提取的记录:
#####
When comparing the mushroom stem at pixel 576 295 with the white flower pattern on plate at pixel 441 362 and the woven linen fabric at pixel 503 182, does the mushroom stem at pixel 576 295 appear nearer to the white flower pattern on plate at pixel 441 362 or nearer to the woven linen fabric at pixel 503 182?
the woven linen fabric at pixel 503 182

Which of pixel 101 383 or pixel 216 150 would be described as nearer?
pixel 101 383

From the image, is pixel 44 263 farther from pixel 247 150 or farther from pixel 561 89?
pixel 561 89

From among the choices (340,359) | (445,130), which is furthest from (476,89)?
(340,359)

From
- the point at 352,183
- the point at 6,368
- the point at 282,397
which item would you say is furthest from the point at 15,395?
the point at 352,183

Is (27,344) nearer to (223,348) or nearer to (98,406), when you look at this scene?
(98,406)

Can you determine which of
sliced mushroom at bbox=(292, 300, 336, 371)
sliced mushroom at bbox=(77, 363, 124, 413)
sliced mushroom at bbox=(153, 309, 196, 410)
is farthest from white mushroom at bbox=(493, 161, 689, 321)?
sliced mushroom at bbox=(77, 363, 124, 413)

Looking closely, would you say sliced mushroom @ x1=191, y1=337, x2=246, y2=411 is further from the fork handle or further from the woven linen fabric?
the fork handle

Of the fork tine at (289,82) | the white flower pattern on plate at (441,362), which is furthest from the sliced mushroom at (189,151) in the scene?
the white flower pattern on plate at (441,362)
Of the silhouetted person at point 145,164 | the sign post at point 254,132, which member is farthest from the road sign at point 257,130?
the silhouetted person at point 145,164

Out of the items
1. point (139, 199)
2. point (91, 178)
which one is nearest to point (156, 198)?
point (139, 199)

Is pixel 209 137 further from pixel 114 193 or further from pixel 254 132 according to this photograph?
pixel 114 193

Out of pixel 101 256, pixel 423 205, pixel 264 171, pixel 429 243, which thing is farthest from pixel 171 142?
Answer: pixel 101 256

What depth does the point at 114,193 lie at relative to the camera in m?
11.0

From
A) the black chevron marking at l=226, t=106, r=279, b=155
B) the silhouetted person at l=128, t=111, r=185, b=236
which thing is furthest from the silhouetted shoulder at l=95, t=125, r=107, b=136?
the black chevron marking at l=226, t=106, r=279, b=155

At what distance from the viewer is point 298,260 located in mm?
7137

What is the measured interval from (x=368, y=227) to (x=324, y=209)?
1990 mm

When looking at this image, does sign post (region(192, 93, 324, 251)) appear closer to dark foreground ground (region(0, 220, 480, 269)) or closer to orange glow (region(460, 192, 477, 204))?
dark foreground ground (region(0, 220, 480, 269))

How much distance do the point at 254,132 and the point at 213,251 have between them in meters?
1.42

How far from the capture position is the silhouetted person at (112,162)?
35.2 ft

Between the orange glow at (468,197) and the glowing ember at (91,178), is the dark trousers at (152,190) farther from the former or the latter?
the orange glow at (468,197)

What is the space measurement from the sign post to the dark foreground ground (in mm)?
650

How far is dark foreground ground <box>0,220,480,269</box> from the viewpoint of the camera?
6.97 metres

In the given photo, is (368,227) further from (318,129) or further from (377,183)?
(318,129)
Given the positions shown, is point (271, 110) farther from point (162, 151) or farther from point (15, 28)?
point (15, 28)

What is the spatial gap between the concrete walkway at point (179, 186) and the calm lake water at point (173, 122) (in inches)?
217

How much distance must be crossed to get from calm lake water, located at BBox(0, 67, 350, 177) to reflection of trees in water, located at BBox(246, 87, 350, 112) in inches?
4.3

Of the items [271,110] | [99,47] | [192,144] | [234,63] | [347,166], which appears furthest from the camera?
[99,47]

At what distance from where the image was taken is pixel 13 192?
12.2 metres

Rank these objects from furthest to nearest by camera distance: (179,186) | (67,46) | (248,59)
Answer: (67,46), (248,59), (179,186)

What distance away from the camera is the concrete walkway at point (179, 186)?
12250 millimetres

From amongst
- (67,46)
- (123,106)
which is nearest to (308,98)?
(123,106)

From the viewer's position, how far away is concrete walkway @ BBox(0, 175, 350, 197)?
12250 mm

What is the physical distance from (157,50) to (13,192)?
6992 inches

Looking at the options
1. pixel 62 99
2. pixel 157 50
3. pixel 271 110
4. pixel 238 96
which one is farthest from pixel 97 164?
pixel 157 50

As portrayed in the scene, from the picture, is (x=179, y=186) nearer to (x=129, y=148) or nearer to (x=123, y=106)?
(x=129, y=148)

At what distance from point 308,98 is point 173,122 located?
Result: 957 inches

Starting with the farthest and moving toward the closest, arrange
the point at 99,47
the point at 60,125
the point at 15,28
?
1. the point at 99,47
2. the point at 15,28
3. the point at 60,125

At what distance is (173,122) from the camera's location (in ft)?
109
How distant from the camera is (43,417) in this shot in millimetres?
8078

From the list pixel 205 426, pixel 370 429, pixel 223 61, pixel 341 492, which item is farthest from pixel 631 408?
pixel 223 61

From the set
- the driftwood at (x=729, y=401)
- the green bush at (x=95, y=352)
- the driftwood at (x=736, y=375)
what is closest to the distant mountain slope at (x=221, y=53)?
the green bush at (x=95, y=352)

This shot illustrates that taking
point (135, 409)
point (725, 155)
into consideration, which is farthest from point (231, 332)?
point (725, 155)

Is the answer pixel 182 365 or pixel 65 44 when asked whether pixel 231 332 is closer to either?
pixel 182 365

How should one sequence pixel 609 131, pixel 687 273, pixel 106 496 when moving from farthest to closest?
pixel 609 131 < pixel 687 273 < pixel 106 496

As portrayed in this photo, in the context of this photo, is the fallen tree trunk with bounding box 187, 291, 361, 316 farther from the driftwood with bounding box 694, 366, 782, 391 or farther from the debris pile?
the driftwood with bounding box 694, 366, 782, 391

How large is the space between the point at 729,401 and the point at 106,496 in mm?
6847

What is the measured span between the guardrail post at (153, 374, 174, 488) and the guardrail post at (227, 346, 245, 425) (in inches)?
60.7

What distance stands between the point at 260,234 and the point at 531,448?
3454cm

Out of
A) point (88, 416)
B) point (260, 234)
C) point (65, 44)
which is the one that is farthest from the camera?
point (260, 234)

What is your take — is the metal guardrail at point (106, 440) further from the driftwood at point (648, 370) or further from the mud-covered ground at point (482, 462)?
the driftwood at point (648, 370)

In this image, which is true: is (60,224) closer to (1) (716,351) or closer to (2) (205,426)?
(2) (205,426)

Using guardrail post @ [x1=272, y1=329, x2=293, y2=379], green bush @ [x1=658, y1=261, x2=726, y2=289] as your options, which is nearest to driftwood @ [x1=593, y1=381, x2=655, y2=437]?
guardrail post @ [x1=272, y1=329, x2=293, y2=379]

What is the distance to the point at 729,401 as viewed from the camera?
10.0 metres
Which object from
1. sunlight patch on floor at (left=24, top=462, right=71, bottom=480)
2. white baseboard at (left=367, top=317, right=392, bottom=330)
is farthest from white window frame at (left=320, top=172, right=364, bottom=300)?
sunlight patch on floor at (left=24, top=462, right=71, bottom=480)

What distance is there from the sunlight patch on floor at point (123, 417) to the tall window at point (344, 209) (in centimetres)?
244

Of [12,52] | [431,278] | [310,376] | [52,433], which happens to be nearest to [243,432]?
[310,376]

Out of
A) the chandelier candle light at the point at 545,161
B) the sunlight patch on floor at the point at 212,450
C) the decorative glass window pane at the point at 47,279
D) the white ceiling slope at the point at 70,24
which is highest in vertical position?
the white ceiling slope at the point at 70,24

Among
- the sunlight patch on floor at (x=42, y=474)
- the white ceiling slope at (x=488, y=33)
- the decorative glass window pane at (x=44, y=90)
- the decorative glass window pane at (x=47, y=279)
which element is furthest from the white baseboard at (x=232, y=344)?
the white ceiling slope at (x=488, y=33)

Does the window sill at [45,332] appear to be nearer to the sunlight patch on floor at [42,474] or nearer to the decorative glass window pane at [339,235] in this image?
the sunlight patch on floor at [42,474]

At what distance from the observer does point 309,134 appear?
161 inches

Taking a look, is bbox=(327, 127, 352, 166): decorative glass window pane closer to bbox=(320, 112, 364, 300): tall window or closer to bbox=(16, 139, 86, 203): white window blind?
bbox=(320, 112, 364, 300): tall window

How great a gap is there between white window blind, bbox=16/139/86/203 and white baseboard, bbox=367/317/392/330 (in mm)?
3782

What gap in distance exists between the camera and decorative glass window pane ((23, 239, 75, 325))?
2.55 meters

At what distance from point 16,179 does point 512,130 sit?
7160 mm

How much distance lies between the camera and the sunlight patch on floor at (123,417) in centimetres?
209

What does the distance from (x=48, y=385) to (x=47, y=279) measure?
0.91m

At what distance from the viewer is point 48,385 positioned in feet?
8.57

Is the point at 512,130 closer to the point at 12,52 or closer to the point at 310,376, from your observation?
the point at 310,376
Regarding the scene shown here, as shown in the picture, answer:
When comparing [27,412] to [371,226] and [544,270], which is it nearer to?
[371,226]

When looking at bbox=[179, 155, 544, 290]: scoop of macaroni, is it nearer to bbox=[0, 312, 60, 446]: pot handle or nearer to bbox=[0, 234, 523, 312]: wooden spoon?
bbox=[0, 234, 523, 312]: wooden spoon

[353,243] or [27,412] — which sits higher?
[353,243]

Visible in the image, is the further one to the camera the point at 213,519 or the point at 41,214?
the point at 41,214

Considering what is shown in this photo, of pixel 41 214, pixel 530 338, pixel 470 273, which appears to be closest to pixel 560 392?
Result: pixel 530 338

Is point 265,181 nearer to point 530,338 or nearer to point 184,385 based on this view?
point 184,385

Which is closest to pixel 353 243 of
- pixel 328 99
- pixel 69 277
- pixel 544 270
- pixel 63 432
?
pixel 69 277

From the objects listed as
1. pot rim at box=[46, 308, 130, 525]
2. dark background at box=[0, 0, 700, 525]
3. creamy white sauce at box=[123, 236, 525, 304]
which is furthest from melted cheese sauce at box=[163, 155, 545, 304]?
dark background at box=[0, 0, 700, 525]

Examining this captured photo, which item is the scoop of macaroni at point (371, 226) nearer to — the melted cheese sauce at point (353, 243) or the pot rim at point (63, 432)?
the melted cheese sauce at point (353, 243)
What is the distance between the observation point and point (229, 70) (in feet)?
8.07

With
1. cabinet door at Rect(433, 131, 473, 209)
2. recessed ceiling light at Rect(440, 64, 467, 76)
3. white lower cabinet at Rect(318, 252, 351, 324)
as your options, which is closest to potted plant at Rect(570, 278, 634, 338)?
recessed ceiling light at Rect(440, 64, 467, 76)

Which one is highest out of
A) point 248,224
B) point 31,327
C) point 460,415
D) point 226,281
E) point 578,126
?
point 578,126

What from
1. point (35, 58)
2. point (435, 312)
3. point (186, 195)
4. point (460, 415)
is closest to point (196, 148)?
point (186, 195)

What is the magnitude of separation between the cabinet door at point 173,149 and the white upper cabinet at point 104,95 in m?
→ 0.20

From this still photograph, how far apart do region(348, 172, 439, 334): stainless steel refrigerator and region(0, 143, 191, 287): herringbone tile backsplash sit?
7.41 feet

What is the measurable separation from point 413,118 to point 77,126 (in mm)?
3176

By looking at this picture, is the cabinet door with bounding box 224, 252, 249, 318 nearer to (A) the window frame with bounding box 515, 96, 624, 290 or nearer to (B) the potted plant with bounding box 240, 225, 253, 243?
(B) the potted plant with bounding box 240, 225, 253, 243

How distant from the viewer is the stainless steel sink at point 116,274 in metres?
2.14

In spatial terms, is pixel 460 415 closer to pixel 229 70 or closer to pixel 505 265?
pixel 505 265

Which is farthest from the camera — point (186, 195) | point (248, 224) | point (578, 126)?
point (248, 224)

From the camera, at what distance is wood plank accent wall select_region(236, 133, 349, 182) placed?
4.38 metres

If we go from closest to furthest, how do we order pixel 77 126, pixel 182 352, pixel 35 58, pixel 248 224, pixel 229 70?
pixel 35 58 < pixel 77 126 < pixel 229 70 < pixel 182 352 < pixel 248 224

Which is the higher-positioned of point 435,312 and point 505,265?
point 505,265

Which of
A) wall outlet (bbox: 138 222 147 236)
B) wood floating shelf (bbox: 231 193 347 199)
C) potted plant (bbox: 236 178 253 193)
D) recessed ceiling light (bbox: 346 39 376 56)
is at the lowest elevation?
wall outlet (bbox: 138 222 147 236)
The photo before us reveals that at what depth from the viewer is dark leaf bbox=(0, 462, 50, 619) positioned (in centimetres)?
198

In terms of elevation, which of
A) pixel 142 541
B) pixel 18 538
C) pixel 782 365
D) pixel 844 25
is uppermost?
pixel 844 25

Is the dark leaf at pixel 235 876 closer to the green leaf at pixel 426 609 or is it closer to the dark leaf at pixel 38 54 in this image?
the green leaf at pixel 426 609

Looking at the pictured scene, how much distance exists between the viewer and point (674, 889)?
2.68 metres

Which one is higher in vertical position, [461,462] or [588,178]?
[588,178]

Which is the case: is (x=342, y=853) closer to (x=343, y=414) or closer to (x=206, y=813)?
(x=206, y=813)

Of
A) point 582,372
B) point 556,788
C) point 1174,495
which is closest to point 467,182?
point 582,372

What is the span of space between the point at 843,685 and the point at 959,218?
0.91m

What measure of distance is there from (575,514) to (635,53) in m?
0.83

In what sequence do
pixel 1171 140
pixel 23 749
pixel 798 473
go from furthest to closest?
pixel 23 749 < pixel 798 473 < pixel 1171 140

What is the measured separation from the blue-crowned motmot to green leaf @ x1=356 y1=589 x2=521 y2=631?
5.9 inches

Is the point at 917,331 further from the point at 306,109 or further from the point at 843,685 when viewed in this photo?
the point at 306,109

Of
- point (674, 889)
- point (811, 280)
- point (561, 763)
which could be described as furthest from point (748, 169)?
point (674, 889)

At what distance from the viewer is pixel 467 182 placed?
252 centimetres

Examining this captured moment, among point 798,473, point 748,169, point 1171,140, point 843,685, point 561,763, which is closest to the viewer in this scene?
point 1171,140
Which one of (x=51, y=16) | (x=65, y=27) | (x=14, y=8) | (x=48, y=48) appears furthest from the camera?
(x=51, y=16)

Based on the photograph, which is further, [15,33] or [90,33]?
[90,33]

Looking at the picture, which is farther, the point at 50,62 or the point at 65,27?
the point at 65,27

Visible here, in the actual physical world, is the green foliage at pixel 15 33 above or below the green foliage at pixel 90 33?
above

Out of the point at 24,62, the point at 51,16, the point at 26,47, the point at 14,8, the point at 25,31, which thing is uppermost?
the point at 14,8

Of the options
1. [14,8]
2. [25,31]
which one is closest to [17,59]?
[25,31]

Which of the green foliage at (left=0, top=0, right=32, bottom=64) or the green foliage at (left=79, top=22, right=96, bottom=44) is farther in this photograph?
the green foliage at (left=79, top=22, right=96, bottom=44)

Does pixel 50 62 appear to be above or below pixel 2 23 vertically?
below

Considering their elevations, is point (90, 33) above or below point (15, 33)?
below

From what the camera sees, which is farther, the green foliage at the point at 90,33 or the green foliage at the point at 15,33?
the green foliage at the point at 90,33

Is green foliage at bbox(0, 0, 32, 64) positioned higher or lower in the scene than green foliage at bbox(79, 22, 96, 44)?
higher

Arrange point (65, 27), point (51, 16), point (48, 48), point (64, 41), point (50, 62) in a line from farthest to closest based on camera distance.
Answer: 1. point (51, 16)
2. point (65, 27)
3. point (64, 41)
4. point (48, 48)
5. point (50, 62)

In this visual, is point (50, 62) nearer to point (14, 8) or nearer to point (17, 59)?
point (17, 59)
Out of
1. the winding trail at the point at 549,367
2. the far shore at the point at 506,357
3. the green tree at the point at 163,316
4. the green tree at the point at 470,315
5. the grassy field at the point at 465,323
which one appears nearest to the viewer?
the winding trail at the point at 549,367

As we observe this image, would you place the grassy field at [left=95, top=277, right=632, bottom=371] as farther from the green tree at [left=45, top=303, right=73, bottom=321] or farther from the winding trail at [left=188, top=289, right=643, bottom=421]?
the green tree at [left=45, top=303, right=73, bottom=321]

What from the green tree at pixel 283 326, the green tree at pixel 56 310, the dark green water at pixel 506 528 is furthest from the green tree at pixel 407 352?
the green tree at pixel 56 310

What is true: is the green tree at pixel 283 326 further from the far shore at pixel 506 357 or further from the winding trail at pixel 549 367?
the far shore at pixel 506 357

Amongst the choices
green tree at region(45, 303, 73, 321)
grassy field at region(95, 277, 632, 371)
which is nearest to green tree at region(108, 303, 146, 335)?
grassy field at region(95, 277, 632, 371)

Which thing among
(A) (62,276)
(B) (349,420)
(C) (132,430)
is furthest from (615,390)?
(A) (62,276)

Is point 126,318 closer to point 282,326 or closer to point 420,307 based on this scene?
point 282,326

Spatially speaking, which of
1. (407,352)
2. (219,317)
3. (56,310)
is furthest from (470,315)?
#####
从上述记录中包含“Which is the higher-positioned”的那一行起，到包含“252 centimetres”的那一行止（首尾两行均包括在内），将各行输出为 Markdown 表格，略去空行。两列分别命名为“序号”和“内容”。

__参考答案__:
| 序号 | 内容 |
|---|---|
| 1 | Which is the higher-positioned of point 435,312 and point 505,265? |
| 2 | point 505,265 |
| 3 | Which of |
| 4 | A) wall outlet (bbox: 138 222 147 236) |
| 5 | B) wood floating shelf (bbox: 231 193 347 199) |
| 6 | C) potted plant (bbox: 236 178 253 193) |
| 7 | D) recessed ceiling light (bbox: 346 39 376 56) |
| 8 | is at the lowest elevation? |
| 9 | wall outlet (bbox: 138 222 147 236) |
| 10 | The photo before us reveals that at what depth from the viewer is dark leaf bbox=(0, 462, 50, 619) positioned (in centimetres)? |
| 11 | 198 |
| 12 | In terms of elevation, which of |
| 13 | A) pixel 142 541 |
| 14 | B) pixel 18 538 |
| 15 | C) pixel 782 365 |
| 16 | D) pixel 844 25 |
| 17 | is uppermost? |
| 18 | pixel 844 25 |
| 19 | Is the dark leaf at pixel 235 876 closer to the green leaf at pixel 426 609 or is it closer to the dark leaf at pixel 38 54 in this image? |
| 20 | the green leaf at pixel 426 609 |
| 21 | Looking at the pictured scene, how much distance exists between the viewer and point (674, 889)? |
| 22 | 2.68 metres |
| 23 | Which one is higher in vertical position, [461,462] or [588,178]? |
| 24 | [588,178] |
| 25 | Which is the case: is (x=342, y=853) closer to (x=343, y=414) or closer to (x=206, y=813)? |
| 26 | (x=206, y=813) |
| 27 | Of |
| 28 | A) point 582,372 |
| 29 | B) point 556,788 |
| 30 | C) point 1174,495 |
| 31 | which is closest to point 467,182? |
| 32 | point 582,372 |
| 33 | What is the span of space between the point at 843,685 and the point at 959,218? |
| 34 | 0.91m |
| 35 | What measure of distance is there from (575,514) to (635,53) in m? |
| 36 | 0.83 |
| 37 | In what sequence do |
| 38 | pixel 1171 140 |
| 39 | pixel 23 749 |
| 40 | pixel 798 473 |
| 41 | go from furthest to closest? |
| 42 | pixel 23 749 < pixel 798 473 < pixel 1171 140 |
| 43 | What is the measured separation from the blue-crowned motmot to green leaf @ x1=356 y1=589 x2=521 y2=631? |
| 44 | 5.9 inches |
| 45 | Is the point at 917,331 further from the point at 306,109 or further from the point at 843,685 when viewed in this photo? |
| 46 | the point at 306,109 |
| 47 | Of |
| 48 | - point (674, 889) |
| 49 | - point (811, 280) |
| 50 | - point (561, 763) |
| 51 | which could be described as furthest from point (748, 169)? |
| 52 | point (674, 889) |
| 53 | At what distance from the viewer is pixel 467 182 placed? |
| 54 | 252 centimetres |